The first, is that the CARRY4 cell is not a ripple carry internally, it is a fast carry lookahead implementation. As a result, I wouldn't expect to see any kind of linearity between the different outputs of the CARRY4 cell. The only "regular" pattern you can count on is the CI->CO path of a given CARRY4, which propagates from slice to slice vertically in the FPGA.

Second, the simulation model of the CARRY4 is just that, a simulation model. When using back annotated timing, the values for the timing arcs in the simulation model are provided by the SDF export process, but, even here, these are just estimates provided by databases within the tools. For the more "important" sources of delay (the sub-components of the slice, but more importantly the individual routing channels and switch matricies in the routing fabric), each of these is individually characterized, and hence the tools can come up with a safe number for the delays of aggregates of these; i.e. a single routed net may traverse many route segments and switch matricies; the delay on the net is therefore annotated as the sum of all these individual delays. But these are still models. I can speculate that in the case of the CARRY4 module, the model simply ascribes the same delay to all outputs; probably because the variation between them isn't large enough to significantly affect "normal" static timing analysis through these cells.

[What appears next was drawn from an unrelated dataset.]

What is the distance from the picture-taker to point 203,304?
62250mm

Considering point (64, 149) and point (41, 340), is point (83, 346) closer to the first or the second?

What will they really be in the FPGA silicon? Who knows? But they probably won't be significantly different from what the model shows. I certainly would not expect them to be distributed linearly between some lower limit and 53ps, and they may not even be monotonic...

All this to say, I don't think you can get meaningful resolution below the CI->CO delay value - these 53ps (at [SLOW_MAX]) delays are probably the smallest increment you can count on.